On this the eve of my 58th Birthday I have been contemplating one thing – How do I measure my own worth?
Or is it impossible because in the past I was too embarrassed to look directly at my own reflection? Instead my eyes found the blemish near the right cheek, or I looked only at my hair and saw how it was out of place. I could not see the man I had become, I differed to the opinions of others and hoped to meet a standard that is worthy.
I have heard it said when you have defeated all the demons inside of you, then all the enemies outside of you are no longer a threat. I know this, but at times I am still scared. But perhaps after this past few years of soul searching, I am less fearful.
Through these pictures I notice one thing, in the first when I was 15 I was starting my life and I had a smile and a look of wonderment and possibilities.
That’s what I want on my 58th birthday, is to have possibilities again. Not to feel constrained by external forces that mean to defeat me, but to be empowered by the voices within me that cry out “I CAN”.

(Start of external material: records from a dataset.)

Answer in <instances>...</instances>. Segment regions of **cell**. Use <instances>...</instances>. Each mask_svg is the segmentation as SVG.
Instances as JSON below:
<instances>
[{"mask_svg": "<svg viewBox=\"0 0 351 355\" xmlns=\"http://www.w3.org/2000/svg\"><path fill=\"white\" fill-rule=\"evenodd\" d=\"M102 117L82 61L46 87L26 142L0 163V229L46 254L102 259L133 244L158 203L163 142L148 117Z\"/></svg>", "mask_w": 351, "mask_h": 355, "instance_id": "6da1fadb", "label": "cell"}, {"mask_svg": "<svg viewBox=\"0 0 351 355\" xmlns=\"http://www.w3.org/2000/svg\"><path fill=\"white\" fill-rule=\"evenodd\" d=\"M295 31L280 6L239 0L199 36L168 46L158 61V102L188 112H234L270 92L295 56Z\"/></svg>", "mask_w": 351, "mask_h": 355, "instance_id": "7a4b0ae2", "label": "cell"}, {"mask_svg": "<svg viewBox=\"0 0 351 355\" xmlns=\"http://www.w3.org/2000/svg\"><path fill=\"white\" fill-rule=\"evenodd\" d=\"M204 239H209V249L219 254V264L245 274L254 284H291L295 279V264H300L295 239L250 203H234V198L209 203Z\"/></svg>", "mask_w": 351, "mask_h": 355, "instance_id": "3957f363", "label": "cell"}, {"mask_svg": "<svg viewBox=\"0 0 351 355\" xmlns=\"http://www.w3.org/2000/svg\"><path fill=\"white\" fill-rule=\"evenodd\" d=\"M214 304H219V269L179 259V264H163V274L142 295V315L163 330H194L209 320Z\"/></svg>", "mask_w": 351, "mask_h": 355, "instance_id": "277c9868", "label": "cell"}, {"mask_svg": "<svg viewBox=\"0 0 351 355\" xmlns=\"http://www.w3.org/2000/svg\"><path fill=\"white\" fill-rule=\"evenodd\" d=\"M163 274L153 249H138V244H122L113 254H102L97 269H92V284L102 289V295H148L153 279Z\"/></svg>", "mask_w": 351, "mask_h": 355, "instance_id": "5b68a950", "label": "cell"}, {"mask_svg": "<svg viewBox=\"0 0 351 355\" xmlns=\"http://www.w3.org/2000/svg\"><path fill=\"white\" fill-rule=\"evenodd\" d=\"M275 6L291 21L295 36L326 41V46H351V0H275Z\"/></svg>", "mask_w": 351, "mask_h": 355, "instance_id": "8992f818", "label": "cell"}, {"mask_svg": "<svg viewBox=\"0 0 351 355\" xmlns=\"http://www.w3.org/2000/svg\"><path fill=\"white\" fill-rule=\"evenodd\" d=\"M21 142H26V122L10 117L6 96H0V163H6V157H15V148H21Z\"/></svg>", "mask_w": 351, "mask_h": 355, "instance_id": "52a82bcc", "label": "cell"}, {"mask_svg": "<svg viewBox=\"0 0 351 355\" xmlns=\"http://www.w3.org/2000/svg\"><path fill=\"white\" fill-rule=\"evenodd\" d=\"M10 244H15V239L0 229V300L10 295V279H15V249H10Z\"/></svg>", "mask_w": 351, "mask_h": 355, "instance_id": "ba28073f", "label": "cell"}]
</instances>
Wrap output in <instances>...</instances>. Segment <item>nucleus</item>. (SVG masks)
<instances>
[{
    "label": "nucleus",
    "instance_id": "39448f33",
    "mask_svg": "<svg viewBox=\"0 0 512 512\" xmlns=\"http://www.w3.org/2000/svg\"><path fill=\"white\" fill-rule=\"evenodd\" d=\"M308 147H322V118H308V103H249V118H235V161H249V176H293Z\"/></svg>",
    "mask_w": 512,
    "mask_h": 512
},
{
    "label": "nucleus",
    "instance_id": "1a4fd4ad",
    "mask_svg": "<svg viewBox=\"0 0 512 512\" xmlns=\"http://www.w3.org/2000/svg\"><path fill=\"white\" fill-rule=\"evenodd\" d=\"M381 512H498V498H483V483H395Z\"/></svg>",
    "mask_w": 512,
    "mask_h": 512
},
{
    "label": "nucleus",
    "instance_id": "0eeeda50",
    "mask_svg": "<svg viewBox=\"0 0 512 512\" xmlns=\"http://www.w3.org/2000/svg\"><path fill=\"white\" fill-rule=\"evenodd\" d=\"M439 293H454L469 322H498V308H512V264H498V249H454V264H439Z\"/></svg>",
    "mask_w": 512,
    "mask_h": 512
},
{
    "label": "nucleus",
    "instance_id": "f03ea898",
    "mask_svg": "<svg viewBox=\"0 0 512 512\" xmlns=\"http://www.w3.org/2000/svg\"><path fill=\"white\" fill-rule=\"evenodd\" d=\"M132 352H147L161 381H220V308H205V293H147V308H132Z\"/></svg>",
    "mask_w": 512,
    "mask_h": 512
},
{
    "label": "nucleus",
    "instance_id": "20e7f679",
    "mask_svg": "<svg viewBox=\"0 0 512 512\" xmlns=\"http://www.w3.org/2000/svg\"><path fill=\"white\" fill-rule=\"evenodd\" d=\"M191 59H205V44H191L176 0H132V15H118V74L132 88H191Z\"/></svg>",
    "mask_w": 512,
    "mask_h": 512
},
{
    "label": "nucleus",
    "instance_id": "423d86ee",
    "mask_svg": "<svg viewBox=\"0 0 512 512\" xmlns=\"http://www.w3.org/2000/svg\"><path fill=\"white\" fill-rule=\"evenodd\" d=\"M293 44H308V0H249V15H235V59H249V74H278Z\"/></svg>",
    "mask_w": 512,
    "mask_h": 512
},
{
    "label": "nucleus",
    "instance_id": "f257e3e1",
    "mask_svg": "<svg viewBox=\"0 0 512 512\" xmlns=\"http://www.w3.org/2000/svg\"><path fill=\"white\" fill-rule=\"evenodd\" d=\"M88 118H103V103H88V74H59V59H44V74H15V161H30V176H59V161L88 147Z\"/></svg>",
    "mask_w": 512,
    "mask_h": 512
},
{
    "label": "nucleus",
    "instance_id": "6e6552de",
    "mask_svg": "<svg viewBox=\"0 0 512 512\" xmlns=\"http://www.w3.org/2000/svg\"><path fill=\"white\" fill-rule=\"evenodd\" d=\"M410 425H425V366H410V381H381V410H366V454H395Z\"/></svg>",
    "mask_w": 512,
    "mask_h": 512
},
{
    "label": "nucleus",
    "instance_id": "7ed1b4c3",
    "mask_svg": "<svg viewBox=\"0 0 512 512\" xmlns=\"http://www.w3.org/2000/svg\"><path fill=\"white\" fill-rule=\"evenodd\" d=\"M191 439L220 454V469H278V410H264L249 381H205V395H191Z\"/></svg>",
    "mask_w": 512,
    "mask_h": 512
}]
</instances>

I will look into the mirror tomorrow, and not see just the blemishes that mark my face, I will look deeper and see the scars that mark moments in my life. In each of the scars lies a story of endurance and commitment. I will realize that bravery is not the absence of fear, but the recognition of it, and then the ability to face it head on.
When I wake I think I will decide that I have more self-worth than yesterday, and understand even though tomorrow hasn’t been written yet, I shall still aim for more worth than today.